**EXERCISE TASK 1**:
In the article on the first transcontinental telephone line, who installed a set of telephone instruments in the Consolidated Virginia Mine, and when?
**EXERCISE TASK 2**:
Resume the article on the first transcontinental telephone line and continue writing it from its final sentence onward.

**TEXT BLOCK**:
☆ ☆ ☆
[comp.dcom.telecom] Historical Note -- First Transcontinental Phone Line

99700000 <haynes@felix.ucsc.edu> (06/18/91)

"Transcontinental telephone line is 75 years old"
    by Philip I. Earl, Nevada Historical Society
    published in The Record-Courier, Minden/Gardnerville, NV, July 13, 1989

"The Nevada Historical Society in Reno is currently featuring a new
exhibit commemorating the 75th anniversary of the completion of the
first transcontinental telephone line.

"Sponsored by Nevada Bell and making use of photos from the archives
of the Nevada Historical Society, the exhibit will run through the end
of August [1989].  Call the Society at 789-0190 for further
information.

"The telephone in Nevada dates back to the installation of a set of
instruments in the Consolidated Virginia Mine in Virginia City in
November of 1877 by Frank Bell, a cousin of Alexander Graham Bell.  He
subsequently established the first central offices and household
service in Virginia City and Reno, but the telephone business did not
catch on.

"In later years, he served a term as Warden of the Nevada State
Prison, was appointed Lieutenant Governor on Nov. 30, 1889 and moved
up to the Governorship on Sept. 1, 1890.

"Telephone linkages with other communities were established as the
years passed and long distance service between New York and Salt Lake
City was in operation by 1911.  In 1910, Theodore Vail, President of
the American Telephone and Telegraph Company, began planning for the
bridging of the final gap across the Great Basin.

"On Jan. 13, 1913, Bell Telephone Company of Nevada was incorporated
as a holding company of Pacific Telephone & Telegraph for the
construction of the last link.  John J. Carty, chief engineer for
AT&T, headed a team which developed the vacuum tube repeater and three
survey crews were put in the field in Noverber, 1913 to lay out a line
between Wadsworth, Nevada and the Utah line at Wendover.

"Within five months, the surveyors had staked the entire line - over
400 miles - and right-of-way agents had determined property lines and
purchased easements.

"An army of 100 men, 34 wagons, 116 horses, four trucks, three
automobiles and a crawler tractor had meanwhile descended upon Nevada,
but a worse time could not have been picked.  The spring of 1914 was
one of the wettest in 30 years and crews often found the stakes under
water when they arrived.  Roads had to be built the whole way to haul
in poles and wire as well as every crumb of food, piece of bedding and
drop of water.

"In some areas, the vehicles bogged down in the sand; in others they
mired in the mud.  Mosquitos swarmed out of the sagebrush in such
numbers that the men had to make blankets out of barley sacks to keep
the horses from being eaten alive and they had to be constantly on
guard against rattlesnakes.  There were also personal hardships
aplenty, but the men persisted since each and every one of them felt a
sense of mission and history as they went about their daily tasks.
☆ ☆ ☆
[Spatial relation data]
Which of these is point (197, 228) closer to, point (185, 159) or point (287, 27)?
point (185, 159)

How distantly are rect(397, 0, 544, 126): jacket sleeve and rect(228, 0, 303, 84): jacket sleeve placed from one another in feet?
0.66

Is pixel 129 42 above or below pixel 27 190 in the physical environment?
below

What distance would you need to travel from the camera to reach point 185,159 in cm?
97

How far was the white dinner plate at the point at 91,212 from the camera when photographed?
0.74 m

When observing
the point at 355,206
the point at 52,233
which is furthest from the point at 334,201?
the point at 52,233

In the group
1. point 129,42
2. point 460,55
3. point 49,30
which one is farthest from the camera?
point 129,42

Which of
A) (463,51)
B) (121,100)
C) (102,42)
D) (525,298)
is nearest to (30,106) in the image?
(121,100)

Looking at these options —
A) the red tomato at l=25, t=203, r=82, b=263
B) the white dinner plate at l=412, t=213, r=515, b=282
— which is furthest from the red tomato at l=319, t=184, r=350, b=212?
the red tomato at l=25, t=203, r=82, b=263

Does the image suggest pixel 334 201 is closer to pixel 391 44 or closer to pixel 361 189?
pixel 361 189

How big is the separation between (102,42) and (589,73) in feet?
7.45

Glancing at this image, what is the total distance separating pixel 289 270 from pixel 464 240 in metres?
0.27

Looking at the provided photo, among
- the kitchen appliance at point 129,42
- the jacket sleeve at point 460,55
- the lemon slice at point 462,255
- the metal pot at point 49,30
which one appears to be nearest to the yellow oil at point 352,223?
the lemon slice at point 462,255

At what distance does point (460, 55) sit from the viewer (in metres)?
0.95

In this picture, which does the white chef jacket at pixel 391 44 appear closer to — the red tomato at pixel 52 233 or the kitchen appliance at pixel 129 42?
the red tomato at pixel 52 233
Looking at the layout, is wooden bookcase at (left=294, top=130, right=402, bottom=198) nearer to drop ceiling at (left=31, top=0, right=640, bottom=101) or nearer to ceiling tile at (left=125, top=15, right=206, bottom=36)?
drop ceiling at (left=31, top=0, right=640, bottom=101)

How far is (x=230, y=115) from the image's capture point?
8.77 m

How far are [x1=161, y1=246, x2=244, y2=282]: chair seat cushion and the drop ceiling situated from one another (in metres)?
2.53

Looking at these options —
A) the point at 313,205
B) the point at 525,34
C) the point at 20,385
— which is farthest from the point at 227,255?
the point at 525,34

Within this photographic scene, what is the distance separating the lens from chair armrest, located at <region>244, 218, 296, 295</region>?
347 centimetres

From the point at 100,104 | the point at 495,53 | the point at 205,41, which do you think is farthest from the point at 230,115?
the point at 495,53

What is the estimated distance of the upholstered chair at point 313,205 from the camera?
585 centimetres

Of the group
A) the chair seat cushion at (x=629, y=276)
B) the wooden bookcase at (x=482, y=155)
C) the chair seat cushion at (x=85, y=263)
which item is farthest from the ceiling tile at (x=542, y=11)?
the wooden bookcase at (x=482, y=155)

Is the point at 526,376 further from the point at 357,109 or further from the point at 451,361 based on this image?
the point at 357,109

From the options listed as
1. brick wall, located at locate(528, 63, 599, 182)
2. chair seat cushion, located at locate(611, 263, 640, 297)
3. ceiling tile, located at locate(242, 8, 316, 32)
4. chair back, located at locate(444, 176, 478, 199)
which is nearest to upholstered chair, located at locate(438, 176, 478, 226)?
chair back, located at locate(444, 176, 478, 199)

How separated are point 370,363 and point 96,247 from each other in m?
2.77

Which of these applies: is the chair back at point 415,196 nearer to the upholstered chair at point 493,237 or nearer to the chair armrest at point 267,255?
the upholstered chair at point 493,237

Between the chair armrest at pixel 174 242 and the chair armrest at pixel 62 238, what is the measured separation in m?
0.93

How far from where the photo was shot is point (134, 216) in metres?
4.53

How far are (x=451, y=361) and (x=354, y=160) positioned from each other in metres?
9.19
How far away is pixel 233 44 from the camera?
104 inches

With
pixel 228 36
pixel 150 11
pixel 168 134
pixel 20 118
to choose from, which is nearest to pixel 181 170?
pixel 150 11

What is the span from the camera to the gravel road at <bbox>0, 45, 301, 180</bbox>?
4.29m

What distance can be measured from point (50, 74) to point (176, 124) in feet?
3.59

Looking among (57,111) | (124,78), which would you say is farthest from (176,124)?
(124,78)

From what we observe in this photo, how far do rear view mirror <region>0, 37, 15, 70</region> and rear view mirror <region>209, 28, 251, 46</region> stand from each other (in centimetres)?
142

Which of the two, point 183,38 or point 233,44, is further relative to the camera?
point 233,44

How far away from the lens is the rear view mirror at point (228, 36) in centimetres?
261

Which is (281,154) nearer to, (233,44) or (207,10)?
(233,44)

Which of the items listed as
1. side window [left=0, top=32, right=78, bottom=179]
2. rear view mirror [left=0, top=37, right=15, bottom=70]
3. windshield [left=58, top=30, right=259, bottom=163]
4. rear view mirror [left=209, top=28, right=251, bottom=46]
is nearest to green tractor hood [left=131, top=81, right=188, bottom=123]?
☆ ☆ ☆
**EXERCISE RESPONSE 1**:
Frank Bell, a cousin of Alexander Graham Bell, installed them in November 1877.

**EXERCISE RESPONSE 2**:
"A total of 13,900 poles were erected; each man had perhaps taken a
million steps in the course of the four-month project and the linemen
had climbed another half-million steps up and down the poles.

"As the end of the line near Wendover was reached in the summer of
1914, Bell of Nevada crews met their counterparts from the Mountain
States Telephone and Telegraph Company who had been working west from
Salt Lake City.  On June 17, a "Golden Spike" ceremony was held.

"Telephone executives in dark, heavy business suits were on hand that
day, as were townspeople, visitors who wanted to be present on that
historic occasion, photographers and movie cameramen.  When the last
pole went up, the ground was tamped.  A lineman then climbed up and
nailed an American flag to the crossarm.  He also attached a banner
lettered:

	S.F. - N.Y.
	Toll Line
	Completed
	June 17, 1914

"The foreman signaled their crews and two teams and wagons crossed
under the last pole as a movie cameraman cranked away.  The final
strands of wire were reeled off and linemen completed the final splice
in the line which extended across 13 states.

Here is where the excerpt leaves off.